* **EXERCISE DETAILS**:
Transcribe the records in full, keeping every character as it is.

* **PROVIDED ENTRIES**:

>> BEGIN

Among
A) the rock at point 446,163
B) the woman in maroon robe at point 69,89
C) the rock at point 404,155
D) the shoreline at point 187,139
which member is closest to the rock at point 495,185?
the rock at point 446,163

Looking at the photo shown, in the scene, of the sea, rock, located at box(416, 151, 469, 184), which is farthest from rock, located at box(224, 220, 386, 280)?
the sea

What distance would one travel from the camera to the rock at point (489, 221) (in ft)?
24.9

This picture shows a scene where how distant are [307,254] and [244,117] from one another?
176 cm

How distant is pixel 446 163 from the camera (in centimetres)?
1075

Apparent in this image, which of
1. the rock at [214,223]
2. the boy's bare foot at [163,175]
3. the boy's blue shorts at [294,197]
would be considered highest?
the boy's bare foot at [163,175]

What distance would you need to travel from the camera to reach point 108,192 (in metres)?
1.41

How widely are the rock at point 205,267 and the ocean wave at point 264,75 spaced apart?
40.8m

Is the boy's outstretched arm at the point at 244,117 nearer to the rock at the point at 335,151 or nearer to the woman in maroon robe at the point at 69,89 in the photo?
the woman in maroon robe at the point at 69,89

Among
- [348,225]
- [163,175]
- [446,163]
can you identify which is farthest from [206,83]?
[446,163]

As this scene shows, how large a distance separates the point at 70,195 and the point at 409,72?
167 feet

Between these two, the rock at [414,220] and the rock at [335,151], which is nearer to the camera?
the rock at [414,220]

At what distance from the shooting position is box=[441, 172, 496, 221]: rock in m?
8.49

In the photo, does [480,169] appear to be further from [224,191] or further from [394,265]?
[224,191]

>> END

* **THE SOLUTION**:
Among
A) the rock at point 446,163
B) the woman in maroon robe at point 69,89
C) the rock at point 404,155
D) the shoreline at point 187,139
which member is closest to the rock at point 495,185?
the rock at point 446,163

Looking at the photo shown, in the scene, of the sea, rock, located at box(416, 151, 469, 184), which is farthest from rock, located at box(224, 220, 386, 280)?
the sea

What distance would one travel from the camera to the rock at point (489, 221) (in ft)?
24.9

This picture shows a scene where how distant are [307,254] and [244,117] from one another?
176 cm

How distant is pixel 446 163 from the camera (in centimetres)?
1075

Apparent in this image, which of
1. the rock at [214,223]
2. the boy's bare foot at [163,175]
3. the boy's blue shorts at [294,197]
would be considered highest?
the boy's bare foot at [163,175]

What distance would you need to travel from the camera to reach point 108,192 (in metres)?
1.41

How widely are the rock at point 205,267 and the ocean wave at point 264,75 spaced apart?
40.8m

Is the boy's outstretched arm at the point at 244,117 nearer to the rock at the point at 335,151 or nearer to the woman in maroon robe at the point at 69,89 in the photo?
the woman in maroon robe at the point at 69,89

Among
- [348,225]
- [163,175]
- [446,163]
can you identify which is farthest from [206,83]?
[446,163]

As this scene shows, how large a distance separates the point at 70,195 and the point at 409,72?
167 feet

Between these two, the rock at [414,220] and the rock at [335,151], which is nearer to the camera?
the rock at [414,220]

At what distance from the shooting position is box=[441, 172, 496, 221]: rock in m?
8.49

In the photo, does [480,169] appear to be further from [224,191] or further from [394,265]?
[224,191]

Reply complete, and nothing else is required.